🤖 AI Summary
To address the poor robustness of robotic in-hand object 3D pose estimation under severe occlusion and high visual noise, this paper proposes a tightly coupled visual–proprioceptive–tactile factor graph optimization method. Innovatively, sparse binary tactile signals—only one sensor per phalanx—are explicitly modeled and integrated with RGB-D imagery and joint encoder measurements, enabling joint optimization of the object’s full 6-DoF pose under a robust cost function. Compared to vision-only approaches, the method significantly improves pose accuracy and stability in highly occluded scenarios. Implemented in C++ within the GTSAM framework, it achieves a 42% reduction in average pose estimation error across 17 YCB objects in simulation. Real-world experiments demonstrate real-time performance at 13.3 Hz on physical hardware, validating both the efficacy and practicality of the low-cost tactile sensing scheme.
📝 Abstract
Accurate 3D pose estimation of grasped objects is an important prerequisite for robots to perform assembly or in-hand manipulation tasks, but object occlusion by the robot's own hand greatly increases the difficulty of this perceptual task. Here, we propose that combining visual information and proprioception with binary, low-resolution tactile contact measurements from across the interior surface of an articulated robotic hand can mitigate this issue. The visuo-tactile object-pose-estimation problem is formulated probabilistically in a factor graph.

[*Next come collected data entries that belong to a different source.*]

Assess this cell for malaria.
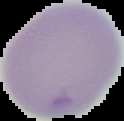
Uninfected.

image type = segmented cell region with the area outside set to black
image size = 124×121 pixels
preparation = thin blood smear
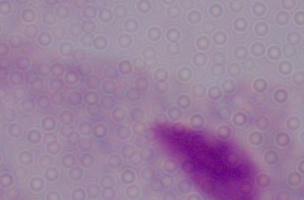
A trichomonad is seen. Micrograph. 1000x magnification.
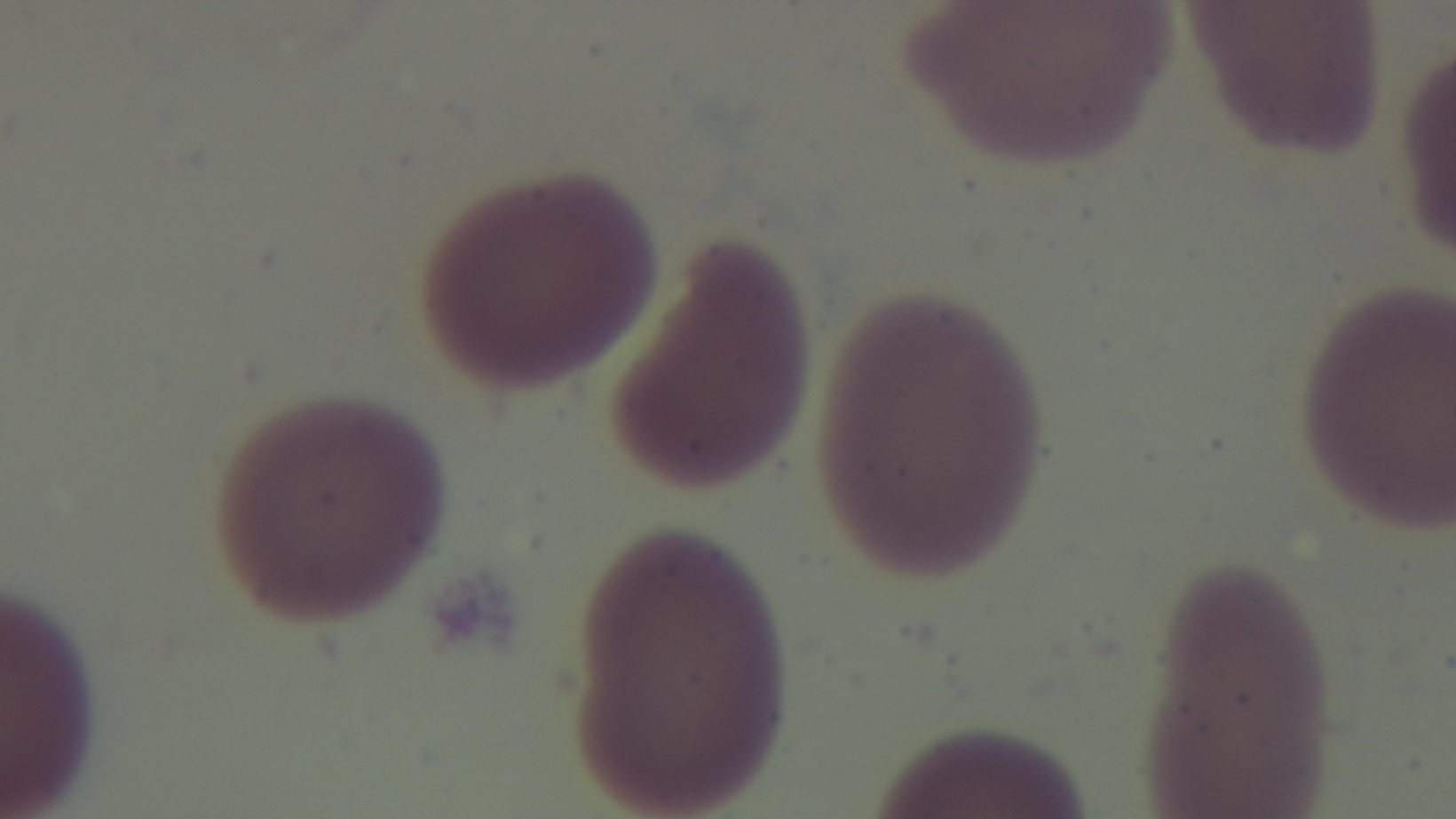
Summary:
  - Objective: 100x oil immersion
  - Preparation: thin smear
  - Stain: Giemsa
  - Field of view: one from the slide
  - Capture: mounted 4K digital camera
  - Modality: light microscopy
  - Malaria status: negative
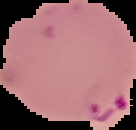

{
  "image_size": "136×130 pixels",
  "image_type": "segmented cell region on a black background",
  "result": "malaria parasites detected",
  "preparation": "thin blood smear"
}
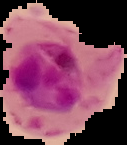
From a thin blood film. Result: malaria parasites detected. Cell region segmented out of the field of view; the surrounding area is masked to black. Image is 127×145 pixels.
Identify the cell.
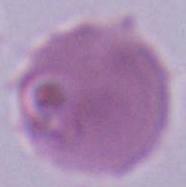
This is an erythrocyte.

{
  "magnification": "1000x",
  "modality": "micrograph"
}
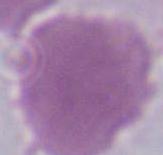 Photomicrograph. An erythrocyte is seen. 1000x magnification.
Assess this cell for malaria.
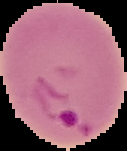
It is parasitized.

Summary:
  - Image type: segmented cell region on a black background
  - Preparation: thin blood film
  - Image size: 127×151 pixels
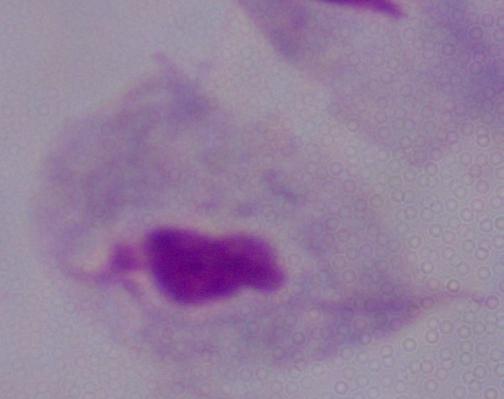
A trichomonad is seen. Captured at 1000x magnification. Micrograph.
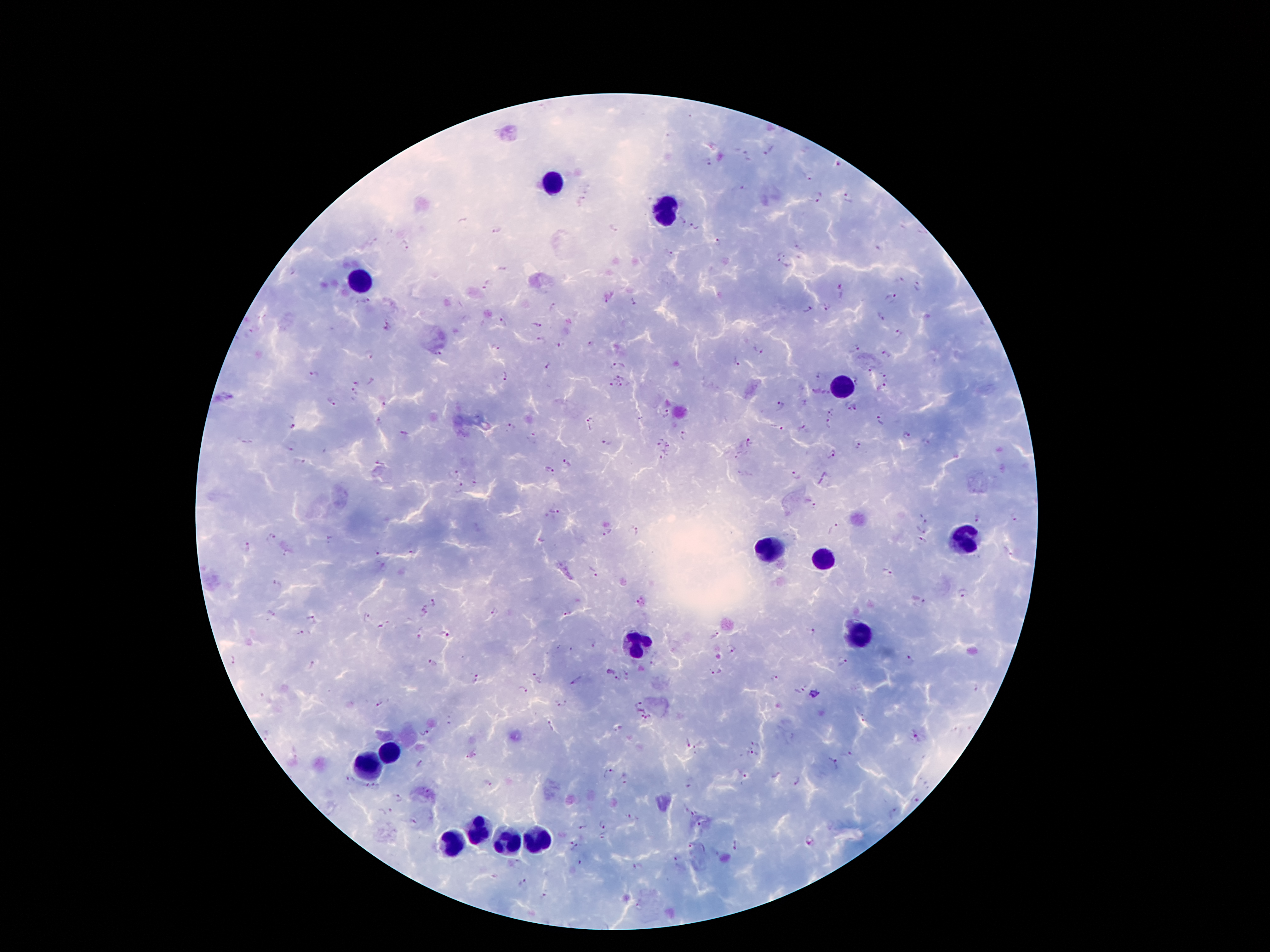

Approximate centers as [x, y] in pixels.
Summary:
  - Plasmodium parasite locations: [769, 152], [746, 157], [707, 163], [839, 165], [810, 177], [820, 197], [849, 197], [580, 200], [462, 221], [683, 221], [694, 226], [614, 228], [497, 231], [718, 243], [404, 247], [782, 250], [879, 251], [672, 252], [782, 265], [503, 270], [901, 279], [487, 284], [919, 285], [842, 291], [891, 296], [609, 298], [635, 300], [552, 304], [827, 308], [806, 310], [881, 316], [504, 323], [535, 326], [388, 328], [900, 333], [541, 341], [590, 343], [561, 346], [496, 348], [757, 348], [857, 348], [368, 354], [438, 354], [887, 354], [620, 362], [736, 362], [548, 366], [872, 368], [315, 373], [817, 374], [883, 374], [623, 375], [505, 378], [857, 380], [355, 383], [613, 384], [623, 386], [883, 387], [815, 391], [354, 392], [828, 392], [332, 402], [385, 404], [780, 405], [857, 406], [846, 407], [831, 411], [667, 412], [881, 419], [591, 423], [828, 425], [291, 426], [511, 427], [777, 429], [804, 429], [404, 434], [684, 434], [907, 436], [533, 438], [660, 439], [750, 440], [244, 442], [608, 442], [858, 444], [669, 445], [290, 449], [831, 454], [665, 455], [740, 455], [298, 463], [381, 463], [567, 463], [549, 471], [454, 474], [797, 475], [476, 482], [462, 490], [810, 503], [554, 509], [978, 517], [1014, 518], [922, 519], [834, 529], [921, 529], [635, 531], [607, 534], [270, 537], [330, 541], [921, 543], [246, 547], [1008, 552], [378, 553], [286, 554], [887, 572], [592, 573], [278, 585], [964, 594], [920, 600], [640, 601], [433, 603], [269, 613], [494, 613], [567, 613], [423, 614], [313, 618], [364, 618], [381, 627], [811, 632], [300, 634], [446, 635], [715, 635], [591, 646], [731, 649], [232, 660], [908, 660], [842, 661], [432, 663], [312, 665], [716, 672], [617, 677], [536, 678], [775, 678], [476, 681], [575, 681], [522, 690], [800, 691], [379, 703], [559, 705], [639, 707], [646, 719], [550, 725], [424, 733], [267, 736], [916, 737], [687, 743], [757, 743], [848, 754], [473, 755], [751, 755], [834, 762], [421, 765], [605, 772], [742, 773], [624, 780], [797, 780], [349, 781], [488, 783], [370, 789], [690, 789], [398, 798], [915, 800], [387, 812], [692, 814], [635, 819], [412, 822], [601, 823], [700, 825], [583, 827], [603, 837], [810, 842], [736, 845], [573, 846], [691, 847], [677, 863], [581, 864], [637, 866], [523, 882], [544, 896], [639, 906]
  - Leukocyte locations: [555, 184], [664, 206], [359, 279], [837, 383], [961, 537], [770, 548], [823, 556], [857, 635], [639, 640], [389, 755], [364, 760], [479, 831], [532, 836], [454, 839], [507, 842]
  - Preparation: thick blood smear
  - Patient malaria status: positive for Plasmodium falciparum
  - Field of view: one from this slide
  - Capture: smartphone through the microscope eyepiece
  - Stain: Giemsa
  - Magnification: 100x
  - Image size: 1270×952 pixels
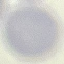

result: negative for malaria parasites
preparation: thin smear
stain: Giemsa
image_type: cell patch, automatically extracted from a larger field of view and resized to 64 × 64 pixels
capture: smartphone camera at the microscope eyepiece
Classify this cell by malaria status.
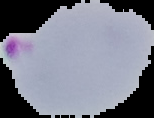

Parasitized.

Image is 154×118 pixels. Segmented cell region on a black background. From a thin blood film.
State which parasite is depicted.
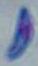
Toxoplasma gondii.

modality: micrograph
magnification: 1000x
Report the malaria status of this cell.
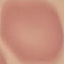
It is uninfected.

Giemsa-stained preparation. Thin smear of blood. Cell patch, automatically extracted from a larger field of view and resized to 64 × 64 pixels. Acquired by smartphone through the microscope eyepiece.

The pose of the object is optimized to align with the three kinds of measurements using a robust cost function to reduce the influence of visual or tactile outlier readings. The advantages of the proposed approach are first demonstrated in simulation: a custom 15-DoF robot hand with one binary tactile sensor per link grasps 17 YCB objects while observed by an RGB-D camera. This low-resolution in-hand tactile sensing significantly improves object-pose estimates under high occlusion and also high visual noise. We also show these benefits through grasping tests with a preliminary real version of our tactile hand, obtaining reasonable visuo-tactile estimates of object pose at approximately 13.3 Hz on average.